Money makers: brewing Dane on a Rick-roll
Mikkel Borg Bjergso is a beer-brewing Dane who is taking over the world with his range of ales. Chris Carter reports.
If you attended the opening party of the Mikkeller bar in trendy Shoreditch, east London, last week, you might have spied one of its partners, 1980s singer Rick Astley, among the revellers, says Toby Skinner in the Financial Times. You might have missed the possibly more important host Mikkel Borg Bjergso, a softly spoken, tattooed Dane. He is the world's most prolific craft brewer and a leading figure in a sector that has gone from a niche trend to something so mainstream that "IPA fatigue" is "now a thing".

____

**Exercise brief**
Name every person mentioned in the article on the Danish craft brewer.

**Stored data**

____

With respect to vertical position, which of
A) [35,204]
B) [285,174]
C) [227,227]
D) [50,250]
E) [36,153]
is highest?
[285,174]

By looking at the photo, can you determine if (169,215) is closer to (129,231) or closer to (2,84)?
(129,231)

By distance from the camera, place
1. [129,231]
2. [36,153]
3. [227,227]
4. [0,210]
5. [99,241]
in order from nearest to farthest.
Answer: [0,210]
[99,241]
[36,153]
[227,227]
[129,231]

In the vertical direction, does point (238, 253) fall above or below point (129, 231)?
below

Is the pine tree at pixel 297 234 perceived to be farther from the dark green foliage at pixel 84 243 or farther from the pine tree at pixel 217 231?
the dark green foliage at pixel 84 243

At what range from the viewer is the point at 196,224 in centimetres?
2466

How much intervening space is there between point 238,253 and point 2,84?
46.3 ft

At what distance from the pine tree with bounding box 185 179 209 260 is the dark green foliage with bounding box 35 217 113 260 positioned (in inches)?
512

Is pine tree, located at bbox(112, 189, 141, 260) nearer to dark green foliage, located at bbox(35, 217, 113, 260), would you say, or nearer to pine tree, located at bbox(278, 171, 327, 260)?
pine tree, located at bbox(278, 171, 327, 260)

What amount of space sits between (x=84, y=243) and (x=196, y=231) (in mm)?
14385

____

**Task response**
Mikkel Borg Bjergso, Chris Carter, Rick Astley, Toby Skinner